CEPH OSD Crash NVME to PCIE Adapter

mn234

Renowned Member
Mar 27, 2016
38
3
73
I am getting crashes for some NVMe OSDs running on NVMe to PCIE adapters.

Here's the hardware:

MINISFORUM MS-01-S1260 Mini PC with Intel Core i5-12600H
64 GB Memory
2x NVME disks RAID1 for OS
2x NVME disks for CEPH (one directly on mobo, the other on a NVMe to PCIe adapter. The ones on the mobo don't have any problems, only the ones on the pcie adapter)

NVMe to PCIe Adapter: ICY DOCK M.2 NVMe SSD to PCIe 3.0/4.0 x4
NVMe OSD: MZ1LB1T9HALS Samsung PM983 1.92TB NVMe PCIe M.2 22110 SSD MZ-1LB1T90 (one on PCIe adapter and one on mobo)

CEPH backend is running on 10-Gig with a 1-Gig backup link,.

My hunch is that this appears to be happening when the disks are being utilized at near-max capacity or some slight traffic hickup. I'm also having this issue when the CEPH link is switched from the 10-Gig to the 1-Gig, such as switch updates. Maybe the PCIE adapter has a limit to the IOPS?

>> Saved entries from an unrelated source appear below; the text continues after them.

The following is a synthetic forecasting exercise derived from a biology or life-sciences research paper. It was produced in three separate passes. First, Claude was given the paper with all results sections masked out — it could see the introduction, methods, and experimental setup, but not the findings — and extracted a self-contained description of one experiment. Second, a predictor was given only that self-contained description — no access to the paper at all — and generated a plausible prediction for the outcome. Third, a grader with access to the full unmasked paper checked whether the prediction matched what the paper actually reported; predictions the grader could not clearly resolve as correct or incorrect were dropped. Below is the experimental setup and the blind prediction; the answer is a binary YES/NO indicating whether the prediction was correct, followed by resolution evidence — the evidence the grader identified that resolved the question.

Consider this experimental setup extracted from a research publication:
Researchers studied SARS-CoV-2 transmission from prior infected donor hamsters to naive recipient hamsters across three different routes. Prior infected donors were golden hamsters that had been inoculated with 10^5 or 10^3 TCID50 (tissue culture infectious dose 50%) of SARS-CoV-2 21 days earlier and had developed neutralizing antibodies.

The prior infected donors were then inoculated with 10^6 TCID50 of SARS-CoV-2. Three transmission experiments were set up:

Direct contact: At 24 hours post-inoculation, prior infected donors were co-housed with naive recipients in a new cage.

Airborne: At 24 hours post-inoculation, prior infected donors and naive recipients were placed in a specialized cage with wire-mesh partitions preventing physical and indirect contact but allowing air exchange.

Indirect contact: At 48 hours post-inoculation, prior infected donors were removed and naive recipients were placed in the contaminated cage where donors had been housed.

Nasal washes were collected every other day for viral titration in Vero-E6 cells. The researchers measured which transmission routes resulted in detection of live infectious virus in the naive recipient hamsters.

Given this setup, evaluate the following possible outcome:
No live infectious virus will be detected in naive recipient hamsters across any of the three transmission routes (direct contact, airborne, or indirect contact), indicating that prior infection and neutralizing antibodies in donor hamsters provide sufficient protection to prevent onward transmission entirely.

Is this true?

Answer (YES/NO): NO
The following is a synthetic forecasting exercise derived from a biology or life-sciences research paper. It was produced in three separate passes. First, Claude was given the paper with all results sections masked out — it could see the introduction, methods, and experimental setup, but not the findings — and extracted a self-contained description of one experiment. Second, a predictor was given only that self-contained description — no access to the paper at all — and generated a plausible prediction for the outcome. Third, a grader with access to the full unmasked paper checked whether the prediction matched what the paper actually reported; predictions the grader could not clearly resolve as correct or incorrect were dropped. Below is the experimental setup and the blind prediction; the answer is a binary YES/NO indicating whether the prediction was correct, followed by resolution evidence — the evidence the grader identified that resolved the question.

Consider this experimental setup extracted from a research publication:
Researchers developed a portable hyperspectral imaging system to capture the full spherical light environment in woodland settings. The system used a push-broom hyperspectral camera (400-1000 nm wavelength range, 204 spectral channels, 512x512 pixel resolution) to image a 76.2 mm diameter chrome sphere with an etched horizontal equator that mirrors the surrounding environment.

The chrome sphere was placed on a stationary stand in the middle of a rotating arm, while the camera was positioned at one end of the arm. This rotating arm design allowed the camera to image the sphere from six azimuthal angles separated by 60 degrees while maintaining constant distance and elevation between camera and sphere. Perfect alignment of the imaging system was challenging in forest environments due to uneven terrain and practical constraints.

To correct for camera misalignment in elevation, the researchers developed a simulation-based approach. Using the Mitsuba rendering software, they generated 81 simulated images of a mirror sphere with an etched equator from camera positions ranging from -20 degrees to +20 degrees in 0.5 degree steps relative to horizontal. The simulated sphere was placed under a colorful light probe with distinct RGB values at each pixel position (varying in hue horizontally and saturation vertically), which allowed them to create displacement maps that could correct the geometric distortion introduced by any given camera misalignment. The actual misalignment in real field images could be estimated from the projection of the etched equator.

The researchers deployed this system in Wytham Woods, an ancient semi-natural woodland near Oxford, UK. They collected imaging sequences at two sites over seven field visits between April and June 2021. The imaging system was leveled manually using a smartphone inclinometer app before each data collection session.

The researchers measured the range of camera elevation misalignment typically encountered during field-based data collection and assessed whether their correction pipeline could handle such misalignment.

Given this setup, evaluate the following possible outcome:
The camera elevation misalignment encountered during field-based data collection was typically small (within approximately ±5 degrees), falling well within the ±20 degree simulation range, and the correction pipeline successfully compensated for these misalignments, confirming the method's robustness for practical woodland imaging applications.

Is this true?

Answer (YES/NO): YES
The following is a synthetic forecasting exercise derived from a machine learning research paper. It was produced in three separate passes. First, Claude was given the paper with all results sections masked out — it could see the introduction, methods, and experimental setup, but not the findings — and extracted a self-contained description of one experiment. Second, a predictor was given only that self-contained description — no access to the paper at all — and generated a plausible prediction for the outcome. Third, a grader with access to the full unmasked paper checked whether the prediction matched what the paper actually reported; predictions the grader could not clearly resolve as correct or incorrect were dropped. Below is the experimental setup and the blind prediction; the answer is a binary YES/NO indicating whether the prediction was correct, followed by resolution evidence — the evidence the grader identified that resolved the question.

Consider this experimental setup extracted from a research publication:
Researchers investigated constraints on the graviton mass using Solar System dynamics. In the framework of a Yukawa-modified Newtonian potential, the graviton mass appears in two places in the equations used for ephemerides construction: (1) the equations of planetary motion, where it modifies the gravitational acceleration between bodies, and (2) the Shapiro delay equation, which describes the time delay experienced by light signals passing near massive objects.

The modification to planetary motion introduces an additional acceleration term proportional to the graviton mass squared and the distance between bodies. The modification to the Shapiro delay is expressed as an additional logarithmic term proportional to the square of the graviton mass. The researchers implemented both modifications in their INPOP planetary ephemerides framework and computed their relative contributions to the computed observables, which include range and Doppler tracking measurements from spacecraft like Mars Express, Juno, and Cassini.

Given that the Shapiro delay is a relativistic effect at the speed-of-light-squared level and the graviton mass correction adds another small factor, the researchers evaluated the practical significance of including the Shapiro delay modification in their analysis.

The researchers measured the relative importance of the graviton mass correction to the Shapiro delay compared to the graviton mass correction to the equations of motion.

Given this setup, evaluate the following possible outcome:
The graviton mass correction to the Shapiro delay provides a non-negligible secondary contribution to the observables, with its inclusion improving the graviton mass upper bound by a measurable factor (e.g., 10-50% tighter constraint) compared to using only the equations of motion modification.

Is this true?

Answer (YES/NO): NO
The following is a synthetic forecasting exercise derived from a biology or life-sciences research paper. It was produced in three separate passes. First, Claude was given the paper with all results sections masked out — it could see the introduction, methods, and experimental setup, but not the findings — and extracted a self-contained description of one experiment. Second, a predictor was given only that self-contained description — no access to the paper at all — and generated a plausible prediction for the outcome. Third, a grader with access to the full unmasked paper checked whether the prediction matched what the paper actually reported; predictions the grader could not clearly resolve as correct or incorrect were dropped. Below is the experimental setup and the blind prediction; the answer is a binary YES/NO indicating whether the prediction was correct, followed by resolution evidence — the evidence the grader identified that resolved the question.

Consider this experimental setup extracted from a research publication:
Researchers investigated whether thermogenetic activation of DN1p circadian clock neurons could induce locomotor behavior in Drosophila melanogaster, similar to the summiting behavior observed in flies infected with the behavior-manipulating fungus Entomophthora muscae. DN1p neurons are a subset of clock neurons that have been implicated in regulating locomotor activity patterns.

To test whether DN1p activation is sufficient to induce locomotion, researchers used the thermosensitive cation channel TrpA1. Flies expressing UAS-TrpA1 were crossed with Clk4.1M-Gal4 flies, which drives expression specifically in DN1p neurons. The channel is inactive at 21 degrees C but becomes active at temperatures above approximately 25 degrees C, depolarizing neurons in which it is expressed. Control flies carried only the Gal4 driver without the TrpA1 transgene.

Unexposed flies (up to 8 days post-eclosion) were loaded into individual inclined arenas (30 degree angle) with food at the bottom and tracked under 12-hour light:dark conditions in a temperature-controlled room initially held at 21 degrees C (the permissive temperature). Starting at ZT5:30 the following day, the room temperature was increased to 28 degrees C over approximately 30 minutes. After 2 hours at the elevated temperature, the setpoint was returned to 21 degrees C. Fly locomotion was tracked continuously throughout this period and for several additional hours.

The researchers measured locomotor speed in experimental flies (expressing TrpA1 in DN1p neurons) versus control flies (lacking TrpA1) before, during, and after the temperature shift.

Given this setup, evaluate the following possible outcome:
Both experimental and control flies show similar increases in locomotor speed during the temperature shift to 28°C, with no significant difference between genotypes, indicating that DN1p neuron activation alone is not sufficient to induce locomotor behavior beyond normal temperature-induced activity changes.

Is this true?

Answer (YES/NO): NO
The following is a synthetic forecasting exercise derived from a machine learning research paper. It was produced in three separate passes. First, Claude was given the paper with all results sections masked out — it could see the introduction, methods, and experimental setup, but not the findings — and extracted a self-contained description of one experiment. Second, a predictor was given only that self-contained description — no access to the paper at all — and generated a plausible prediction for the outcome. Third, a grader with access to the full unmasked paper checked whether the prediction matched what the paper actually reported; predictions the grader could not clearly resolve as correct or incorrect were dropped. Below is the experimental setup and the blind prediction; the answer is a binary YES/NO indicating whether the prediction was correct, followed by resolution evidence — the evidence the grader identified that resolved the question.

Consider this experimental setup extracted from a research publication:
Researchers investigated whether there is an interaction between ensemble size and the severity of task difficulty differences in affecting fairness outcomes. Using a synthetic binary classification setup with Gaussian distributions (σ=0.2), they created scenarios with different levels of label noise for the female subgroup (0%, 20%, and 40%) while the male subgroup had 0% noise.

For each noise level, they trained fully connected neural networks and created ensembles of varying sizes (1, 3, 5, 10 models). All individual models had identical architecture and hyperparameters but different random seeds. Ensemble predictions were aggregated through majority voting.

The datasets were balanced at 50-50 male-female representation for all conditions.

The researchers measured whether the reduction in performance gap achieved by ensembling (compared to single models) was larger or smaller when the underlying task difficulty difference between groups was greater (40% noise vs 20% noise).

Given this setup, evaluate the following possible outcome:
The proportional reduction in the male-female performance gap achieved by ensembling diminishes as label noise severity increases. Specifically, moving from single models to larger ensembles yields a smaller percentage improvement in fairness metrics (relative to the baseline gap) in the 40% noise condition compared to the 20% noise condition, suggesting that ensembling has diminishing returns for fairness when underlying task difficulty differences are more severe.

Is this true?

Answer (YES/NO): NO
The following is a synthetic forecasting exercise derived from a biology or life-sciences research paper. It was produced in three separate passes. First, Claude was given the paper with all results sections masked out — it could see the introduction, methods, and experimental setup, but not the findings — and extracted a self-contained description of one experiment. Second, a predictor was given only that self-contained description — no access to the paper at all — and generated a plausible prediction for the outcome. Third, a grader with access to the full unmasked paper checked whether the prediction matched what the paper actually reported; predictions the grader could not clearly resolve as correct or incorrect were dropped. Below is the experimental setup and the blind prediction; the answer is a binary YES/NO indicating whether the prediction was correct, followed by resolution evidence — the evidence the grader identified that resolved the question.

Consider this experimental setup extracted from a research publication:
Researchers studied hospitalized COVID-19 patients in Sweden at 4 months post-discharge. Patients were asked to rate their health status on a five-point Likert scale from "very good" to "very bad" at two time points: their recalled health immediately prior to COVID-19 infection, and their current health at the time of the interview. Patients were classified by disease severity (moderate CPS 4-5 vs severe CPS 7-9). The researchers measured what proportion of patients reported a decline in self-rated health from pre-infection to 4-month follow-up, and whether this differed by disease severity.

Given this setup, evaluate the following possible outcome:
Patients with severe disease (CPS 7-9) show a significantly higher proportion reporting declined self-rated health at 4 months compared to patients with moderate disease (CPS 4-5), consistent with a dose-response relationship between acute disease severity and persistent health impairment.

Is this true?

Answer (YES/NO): YES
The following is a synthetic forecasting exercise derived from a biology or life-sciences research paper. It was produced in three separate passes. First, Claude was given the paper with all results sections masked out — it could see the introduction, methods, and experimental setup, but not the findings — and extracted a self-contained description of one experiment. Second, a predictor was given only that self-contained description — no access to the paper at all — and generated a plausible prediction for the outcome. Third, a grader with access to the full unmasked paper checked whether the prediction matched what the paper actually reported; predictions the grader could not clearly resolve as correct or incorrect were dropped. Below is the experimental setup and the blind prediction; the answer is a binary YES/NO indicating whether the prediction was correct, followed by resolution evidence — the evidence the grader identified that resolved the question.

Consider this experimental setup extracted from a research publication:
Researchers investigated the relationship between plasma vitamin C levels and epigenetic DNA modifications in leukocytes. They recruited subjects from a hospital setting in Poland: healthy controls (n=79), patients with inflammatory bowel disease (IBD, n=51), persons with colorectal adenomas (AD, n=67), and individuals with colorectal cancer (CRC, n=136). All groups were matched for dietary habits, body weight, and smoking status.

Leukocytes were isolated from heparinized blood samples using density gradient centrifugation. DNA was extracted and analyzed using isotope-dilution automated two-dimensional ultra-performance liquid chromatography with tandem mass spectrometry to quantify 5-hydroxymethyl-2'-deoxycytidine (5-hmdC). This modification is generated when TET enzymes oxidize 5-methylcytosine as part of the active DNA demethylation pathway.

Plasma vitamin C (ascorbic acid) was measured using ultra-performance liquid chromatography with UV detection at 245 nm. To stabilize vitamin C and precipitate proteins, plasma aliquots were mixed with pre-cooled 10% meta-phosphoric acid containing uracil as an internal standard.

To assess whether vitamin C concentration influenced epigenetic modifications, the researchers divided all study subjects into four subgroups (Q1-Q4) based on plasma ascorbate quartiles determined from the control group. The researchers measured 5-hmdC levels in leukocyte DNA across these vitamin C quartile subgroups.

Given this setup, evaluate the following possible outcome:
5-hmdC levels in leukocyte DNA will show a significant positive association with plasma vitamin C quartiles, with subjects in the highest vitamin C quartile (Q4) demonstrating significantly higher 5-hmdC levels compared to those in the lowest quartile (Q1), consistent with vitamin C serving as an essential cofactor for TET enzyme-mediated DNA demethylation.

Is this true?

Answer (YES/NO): YES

A reboot of the OS fixes the issue.

Here's the latest crash code.


Code:
{
    "assert_condition": "abort",
    "assert_file": "./src/blk/kernel/KernelDevice.cc",
    "assert_func": "void KernelDevice::_aio_thread()",
    "assert_line": 687,
    "assert_msg": "./src/blk/kernel/KernelDevice.cc: In function 'void KernelDevice::_aio_thread()' thread 79ce7ca646c0 time 2025-10-28T22:07:52.729287-0500\n./src/blk/kernel/KernelDevice.cc: 687: ceph_abort_msg(\"Unexpected IO error. This may suggest a hardware issue. Please check your kernel log!\")\n",
    "assert_thread_name": "bstore_aio",
    "backtrace": [
        "/lib/x86_64-linux-gnu/libc.so.6(+0x3fdf0) [0x79ce88e49df0]",
        "/lib/x86_64-linux-gnu/libc.so.6(+0x9495c) [0x79ce88e9e95c]",
        "gsignal()",
        "abort()",
        "(ceph::__ceph_abort(char const*, int, char const*, std::__cxx11::basic_string<char, std::char_traits<char>, std::allocator<char> > const&)+0x182) [0x62671961db39]",
        "(KernelDevice::_aio_thread()+0xac2) [0x62671a3e1082]",
        "(KernelDevice::AioCompletionThread::entry()+0x11) [0x62671a3e86b1]",
        "/lib/x86_64-linux-gnu/libc.so.6(+0x92b7b) [0x79ce88e9cb7b]",
        "/lib/x86_64-linux-gnu/libc.so.6(+0x1107b8) [0x79ce88f1a7b8]"
    ],
    "ceph_version": "19.2.3",
    "crash_id": "2025-10-29T03:07:52.732265Z_b9449e2b-36f1-4c91-bd26-977cd4027c74",
    "entity_name": "osd.5",
    "io_error": true,
    "io_error_code": -5,
    "io_error_devname": "dm-1",
    "io_error_length": 24576,
    "io_error_offset": 602154524672,
    "io_error_optype": 8,
    "io_error_path": "/var/lib/ceph/osd/ceph-5/block",
    "os_id": "13",
    "os_name": "Debian GNU/Linux 13 (trixie)",
    "os_version": "13 (trixie)",
    "os_version_id": "13",
    "process_name": "ceph-osd",
    "stack_sig": "e0dac35f07f78a02f8d4ab554909b29d6cf03dd362259f5dba5cf65f38324228",
    "timestamp": "2025-10-29T03:07:52.732265Z",
    "utsname_hostname": "vmhost6",
    "utsname_machine": "x86_64",
    "utsname_release": "6.14.11-3-pve",
    "utsname_sysname": "Linux",
    "utsname_version": "#1 SMP PREEMPT_DYNAMIC PMX 6.14.11-3 (2025-09-22T10:13Z)"
}

Has anyone run into this issue or has any idea what I could do to alleviate this problem? One hypothesis I had was to try and limit the speeds of the OSD iops somehow.